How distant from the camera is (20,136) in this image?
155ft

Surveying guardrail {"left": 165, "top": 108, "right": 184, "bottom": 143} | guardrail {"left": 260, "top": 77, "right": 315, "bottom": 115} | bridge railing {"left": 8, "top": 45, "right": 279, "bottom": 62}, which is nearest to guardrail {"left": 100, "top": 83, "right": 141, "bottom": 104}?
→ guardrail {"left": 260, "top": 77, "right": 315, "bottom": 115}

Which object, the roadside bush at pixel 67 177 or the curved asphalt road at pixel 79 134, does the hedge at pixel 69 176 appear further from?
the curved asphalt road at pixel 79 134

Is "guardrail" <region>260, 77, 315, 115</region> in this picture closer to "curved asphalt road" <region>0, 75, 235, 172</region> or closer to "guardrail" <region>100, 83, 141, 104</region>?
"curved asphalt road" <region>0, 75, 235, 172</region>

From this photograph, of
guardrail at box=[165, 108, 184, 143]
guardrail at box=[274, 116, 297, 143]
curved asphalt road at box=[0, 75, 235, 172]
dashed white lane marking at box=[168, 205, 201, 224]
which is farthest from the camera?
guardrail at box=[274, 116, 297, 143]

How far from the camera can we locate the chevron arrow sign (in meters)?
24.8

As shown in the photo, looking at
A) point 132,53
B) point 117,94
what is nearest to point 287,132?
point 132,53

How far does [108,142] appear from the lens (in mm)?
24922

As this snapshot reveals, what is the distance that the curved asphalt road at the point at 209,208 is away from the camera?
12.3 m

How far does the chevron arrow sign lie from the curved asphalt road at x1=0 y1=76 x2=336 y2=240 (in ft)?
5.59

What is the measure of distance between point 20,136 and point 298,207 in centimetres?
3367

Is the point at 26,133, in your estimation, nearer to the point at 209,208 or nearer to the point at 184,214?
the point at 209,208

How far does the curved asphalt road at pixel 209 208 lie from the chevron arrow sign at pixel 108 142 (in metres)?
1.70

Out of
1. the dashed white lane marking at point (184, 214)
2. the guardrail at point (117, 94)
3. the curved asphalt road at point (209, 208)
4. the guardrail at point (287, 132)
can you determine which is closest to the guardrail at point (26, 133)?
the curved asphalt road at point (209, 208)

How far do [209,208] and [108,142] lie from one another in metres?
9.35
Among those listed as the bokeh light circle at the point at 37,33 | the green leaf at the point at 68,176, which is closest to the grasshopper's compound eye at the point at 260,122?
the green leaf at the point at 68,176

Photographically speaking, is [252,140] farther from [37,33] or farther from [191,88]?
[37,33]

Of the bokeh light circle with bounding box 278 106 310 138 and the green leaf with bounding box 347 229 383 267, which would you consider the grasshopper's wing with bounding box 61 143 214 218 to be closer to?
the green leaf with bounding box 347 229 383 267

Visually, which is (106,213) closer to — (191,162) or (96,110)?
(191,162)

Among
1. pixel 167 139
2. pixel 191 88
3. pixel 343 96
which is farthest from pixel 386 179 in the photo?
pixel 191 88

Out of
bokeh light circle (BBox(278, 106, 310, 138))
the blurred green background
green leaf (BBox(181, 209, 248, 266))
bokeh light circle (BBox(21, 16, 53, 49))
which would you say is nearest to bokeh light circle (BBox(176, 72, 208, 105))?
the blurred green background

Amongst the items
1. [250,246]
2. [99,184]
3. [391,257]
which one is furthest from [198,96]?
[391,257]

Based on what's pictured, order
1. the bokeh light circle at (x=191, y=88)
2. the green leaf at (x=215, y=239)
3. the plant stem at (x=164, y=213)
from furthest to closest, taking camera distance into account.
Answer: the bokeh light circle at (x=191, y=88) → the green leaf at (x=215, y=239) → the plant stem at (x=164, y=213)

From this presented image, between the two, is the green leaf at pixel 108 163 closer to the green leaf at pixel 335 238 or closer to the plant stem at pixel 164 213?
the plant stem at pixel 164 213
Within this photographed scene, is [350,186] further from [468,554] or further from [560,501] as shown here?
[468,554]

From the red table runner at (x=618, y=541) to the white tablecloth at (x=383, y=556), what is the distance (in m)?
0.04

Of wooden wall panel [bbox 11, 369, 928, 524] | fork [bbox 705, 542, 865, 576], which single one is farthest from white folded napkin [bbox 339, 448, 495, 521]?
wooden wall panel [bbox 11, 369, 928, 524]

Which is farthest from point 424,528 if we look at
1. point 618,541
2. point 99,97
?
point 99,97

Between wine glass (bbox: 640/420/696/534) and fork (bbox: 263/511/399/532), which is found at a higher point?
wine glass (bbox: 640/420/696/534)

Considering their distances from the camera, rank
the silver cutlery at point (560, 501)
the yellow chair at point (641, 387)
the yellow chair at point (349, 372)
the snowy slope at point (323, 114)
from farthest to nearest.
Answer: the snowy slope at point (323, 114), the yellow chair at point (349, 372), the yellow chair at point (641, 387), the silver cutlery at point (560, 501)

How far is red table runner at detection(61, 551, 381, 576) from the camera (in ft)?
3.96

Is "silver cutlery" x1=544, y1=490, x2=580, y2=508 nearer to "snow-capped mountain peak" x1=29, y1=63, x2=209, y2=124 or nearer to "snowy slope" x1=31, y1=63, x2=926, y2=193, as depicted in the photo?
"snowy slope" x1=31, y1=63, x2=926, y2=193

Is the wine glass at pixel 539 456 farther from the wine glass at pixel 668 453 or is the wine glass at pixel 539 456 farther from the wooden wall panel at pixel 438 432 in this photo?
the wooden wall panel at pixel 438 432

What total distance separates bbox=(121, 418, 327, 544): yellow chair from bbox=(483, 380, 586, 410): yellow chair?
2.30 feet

━━━━━━━━━━━━━━━━━━━━━━━━━━━━━━

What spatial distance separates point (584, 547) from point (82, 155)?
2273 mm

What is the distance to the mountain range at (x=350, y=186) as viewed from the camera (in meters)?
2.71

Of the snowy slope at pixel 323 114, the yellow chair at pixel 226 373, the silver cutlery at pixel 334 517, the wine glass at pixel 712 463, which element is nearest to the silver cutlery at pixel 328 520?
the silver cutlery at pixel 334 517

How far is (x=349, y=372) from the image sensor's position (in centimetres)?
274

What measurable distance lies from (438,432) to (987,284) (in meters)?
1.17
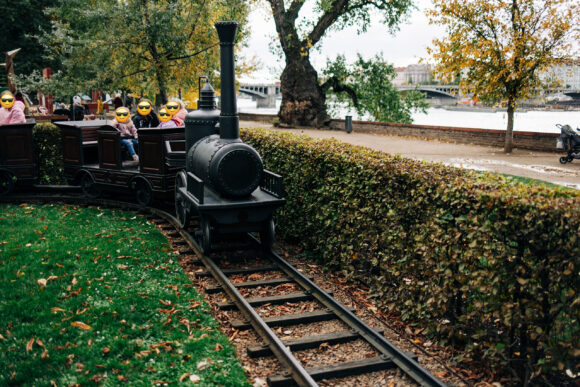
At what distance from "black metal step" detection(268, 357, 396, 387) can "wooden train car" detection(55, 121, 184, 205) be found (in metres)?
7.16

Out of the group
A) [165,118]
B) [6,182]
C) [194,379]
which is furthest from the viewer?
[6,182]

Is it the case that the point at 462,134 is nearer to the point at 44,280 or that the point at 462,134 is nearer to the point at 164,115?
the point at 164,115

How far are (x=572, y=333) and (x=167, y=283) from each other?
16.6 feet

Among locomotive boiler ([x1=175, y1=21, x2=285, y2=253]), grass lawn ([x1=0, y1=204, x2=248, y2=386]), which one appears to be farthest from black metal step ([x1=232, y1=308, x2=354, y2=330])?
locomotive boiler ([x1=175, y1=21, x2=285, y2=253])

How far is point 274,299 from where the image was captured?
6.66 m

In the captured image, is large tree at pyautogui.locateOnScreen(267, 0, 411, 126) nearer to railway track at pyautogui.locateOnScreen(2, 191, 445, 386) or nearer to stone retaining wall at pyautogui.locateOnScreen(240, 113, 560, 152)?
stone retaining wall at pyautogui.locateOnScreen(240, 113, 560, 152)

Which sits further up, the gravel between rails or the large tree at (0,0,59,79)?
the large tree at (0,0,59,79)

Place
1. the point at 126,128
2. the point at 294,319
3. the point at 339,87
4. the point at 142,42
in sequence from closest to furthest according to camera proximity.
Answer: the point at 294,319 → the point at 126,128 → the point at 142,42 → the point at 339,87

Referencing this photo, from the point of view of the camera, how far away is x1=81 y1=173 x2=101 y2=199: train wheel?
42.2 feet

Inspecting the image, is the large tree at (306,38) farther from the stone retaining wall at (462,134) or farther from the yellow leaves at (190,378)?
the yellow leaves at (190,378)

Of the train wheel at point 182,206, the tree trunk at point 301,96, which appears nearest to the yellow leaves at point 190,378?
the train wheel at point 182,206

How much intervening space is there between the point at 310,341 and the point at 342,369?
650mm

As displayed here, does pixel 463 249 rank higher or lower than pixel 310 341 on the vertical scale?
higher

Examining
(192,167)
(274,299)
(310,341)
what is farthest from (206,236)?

━━━━━━━━━━━━━━━━━━━━━━━━━━━━━━

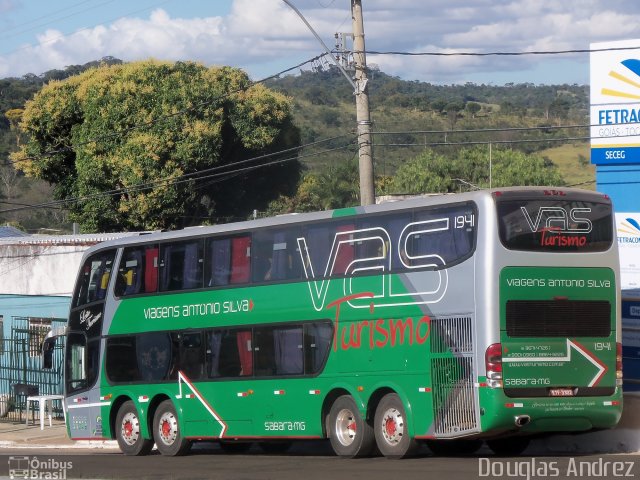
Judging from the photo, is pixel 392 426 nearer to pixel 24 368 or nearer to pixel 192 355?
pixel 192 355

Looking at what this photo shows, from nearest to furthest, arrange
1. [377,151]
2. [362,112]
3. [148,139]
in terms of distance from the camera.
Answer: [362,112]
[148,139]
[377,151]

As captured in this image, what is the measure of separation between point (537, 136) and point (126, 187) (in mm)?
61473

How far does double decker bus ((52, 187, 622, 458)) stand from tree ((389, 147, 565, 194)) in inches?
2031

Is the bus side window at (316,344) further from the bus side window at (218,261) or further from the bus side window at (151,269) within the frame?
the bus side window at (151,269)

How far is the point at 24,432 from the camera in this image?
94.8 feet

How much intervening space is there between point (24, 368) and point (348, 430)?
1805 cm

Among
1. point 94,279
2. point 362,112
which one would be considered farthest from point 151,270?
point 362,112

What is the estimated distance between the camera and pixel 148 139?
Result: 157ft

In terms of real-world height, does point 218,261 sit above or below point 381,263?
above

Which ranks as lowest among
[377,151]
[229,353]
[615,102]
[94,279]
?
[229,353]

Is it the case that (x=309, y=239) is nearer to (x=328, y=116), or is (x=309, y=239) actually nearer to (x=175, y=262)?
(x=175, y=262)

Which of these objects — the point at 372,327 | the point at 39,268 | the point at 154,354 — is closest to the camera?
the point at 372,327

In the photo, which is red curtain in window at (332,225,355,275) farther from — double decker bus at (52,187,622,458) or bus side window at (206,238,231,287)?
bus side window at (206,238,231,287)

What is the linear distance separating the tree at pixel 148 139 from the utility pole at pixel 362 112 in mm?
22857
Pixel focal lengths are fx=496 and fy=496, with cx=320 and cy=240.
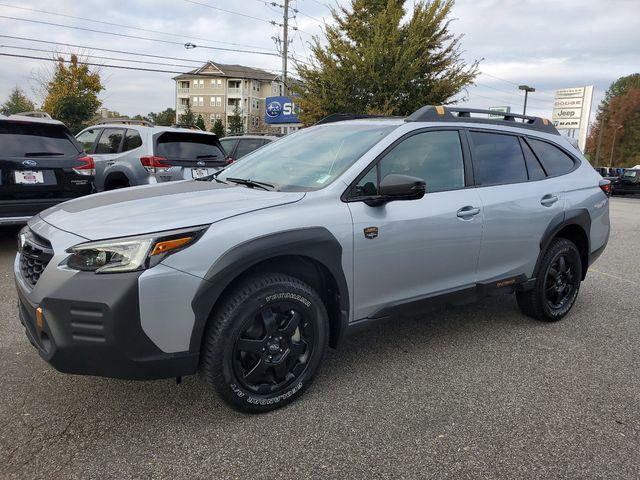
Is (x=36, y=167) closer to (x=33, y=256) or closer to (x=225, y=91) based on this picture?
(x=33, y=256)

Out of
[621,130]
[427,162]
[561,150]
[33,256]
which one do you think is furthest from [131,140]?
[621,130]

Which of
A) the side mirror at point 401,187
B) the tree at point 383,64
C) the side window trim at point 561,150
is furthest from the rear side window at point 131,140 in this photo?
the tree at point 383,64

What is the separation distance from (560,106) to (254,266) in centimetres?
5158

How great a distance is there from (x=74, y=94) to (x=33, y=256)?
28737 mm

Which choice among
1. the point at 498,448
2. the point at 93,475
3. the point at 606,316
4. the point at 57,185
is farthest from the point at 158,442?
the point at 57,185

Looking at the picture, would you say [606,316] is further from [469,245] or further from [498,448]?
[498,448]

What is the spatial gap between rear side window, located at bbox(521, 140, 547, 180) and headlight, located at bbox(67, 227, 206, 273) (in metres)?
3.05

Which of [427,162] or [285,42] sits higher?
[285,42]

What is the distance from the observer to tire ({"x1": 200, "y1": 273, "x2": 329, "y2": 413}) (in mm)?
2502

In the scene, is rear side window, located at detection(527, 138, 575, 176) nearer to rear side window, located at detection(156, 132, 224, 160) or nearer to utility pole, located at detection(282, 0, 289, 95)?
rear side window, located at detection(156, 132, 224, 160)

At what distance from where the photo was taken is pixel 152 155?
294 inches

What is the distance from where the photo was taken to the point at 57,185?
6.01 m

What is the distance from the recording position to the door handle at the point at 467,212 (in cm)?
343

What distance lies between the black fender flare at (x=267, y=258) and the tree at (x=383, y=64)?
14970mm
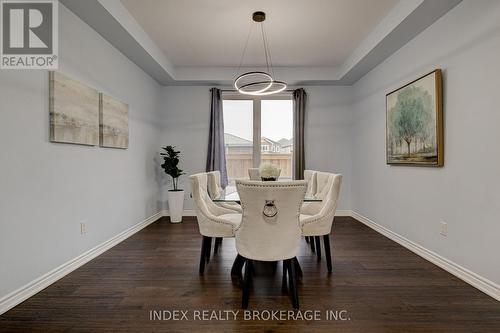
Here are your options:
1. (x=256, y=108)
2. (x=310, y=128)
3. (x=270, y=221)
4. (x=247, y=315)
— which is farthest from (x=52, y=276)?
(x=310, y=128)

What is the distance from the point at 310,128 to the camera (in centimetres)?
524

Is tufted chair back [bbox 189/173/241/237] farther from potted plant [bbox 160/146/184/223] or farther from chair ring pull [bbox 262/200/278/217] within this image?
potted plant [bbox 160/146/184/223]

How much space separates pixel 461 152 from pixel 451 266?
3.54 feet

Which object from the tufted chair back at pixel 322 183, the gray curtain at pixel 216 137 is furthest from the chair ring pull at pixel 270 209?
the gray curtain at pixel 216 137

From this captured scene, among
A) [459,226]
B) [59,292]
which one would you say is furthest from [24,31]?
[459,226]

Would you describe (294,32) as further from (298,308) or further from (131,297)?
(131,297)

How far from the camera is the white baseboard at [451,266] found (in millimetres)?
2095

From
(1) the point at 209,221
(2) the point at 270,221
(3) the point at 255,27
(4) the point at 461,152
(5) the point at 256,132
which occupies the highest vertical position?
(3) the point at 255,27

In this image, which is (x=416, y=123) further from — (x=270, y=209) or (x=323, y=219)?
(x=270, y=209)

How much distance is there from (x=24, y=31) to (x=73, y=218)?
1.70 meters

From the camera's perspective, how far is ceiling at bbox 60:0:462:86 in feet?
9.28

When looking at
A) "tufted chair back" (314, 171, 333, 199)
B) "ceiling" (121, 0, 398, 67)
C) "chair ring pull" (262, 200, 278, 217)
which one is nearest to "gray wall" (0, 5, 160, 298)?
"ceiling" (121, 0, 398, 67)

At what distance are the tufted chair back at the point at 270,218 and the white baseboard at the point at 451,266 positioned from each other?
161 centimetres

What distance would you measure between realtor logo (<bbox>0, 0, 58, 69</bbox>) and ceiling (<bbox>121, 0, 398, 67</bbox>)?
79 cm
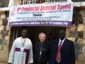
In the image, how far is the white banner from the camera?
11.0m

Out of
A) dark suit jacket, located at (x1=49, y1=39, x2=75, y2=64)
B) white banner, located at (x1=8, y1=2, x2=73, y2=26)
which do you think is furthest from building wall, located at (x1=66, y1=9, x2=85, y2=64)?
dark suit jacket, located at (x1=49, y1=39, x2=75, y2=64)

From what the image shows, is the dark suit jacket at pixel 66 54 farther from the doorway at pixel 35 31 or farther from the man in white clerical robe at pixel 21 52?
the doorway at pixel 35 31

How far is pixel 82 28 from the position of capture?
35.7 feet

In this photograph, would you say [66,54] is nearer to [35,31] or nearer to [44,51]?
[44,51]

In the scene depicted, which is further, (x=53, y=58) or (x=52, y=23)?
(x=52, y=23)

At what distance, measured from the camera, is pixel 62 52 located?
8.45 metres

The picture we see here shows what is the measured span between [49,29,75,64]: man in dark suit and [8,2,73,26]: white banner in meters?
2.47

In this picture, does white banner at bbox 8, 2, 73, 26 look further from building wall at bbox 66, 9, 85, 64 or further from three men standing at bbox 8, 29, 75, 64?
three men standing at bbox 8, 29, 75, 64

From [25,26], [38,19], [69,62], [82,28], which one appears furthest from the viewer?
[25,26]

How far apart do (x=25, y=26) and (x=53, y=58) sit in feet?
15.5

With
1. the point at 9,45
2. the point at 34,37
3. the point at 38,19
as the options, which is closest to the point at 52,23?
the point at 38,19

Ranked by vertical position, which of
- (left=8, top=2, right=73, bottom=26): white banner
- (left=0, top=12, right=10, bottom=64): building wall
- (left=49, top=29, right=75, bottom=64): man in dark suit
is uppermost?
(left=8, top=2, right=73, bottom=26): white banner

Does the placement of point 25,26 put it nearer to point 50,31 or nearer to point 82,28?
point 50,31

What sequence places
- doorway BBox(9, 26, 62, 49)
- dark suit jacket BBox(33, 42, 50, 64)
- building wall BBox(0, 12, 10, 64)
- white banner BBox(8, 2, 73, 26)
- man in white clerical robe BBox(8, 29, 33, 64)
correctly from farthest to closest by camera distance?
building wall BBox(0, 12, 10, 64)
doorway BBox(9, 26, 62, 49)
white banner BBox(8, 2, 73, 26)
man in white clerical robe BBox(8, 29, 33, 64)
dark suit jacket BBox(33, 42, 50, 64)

━━━━━━━━━━━━━━━━━━━━━━━━━━━━━━

:: PROBLEM ::
Find each line in the records containing the string "table" with matching case, and copy those lines.

:: THE ANSWER ::
From the red table runner at (x=618, y=541) to the white tablecloth at (x=383, y=556), what is the distance (in m)?
How far is red table runner at detection(61, 551, 381, 576) from the camera (in ft)?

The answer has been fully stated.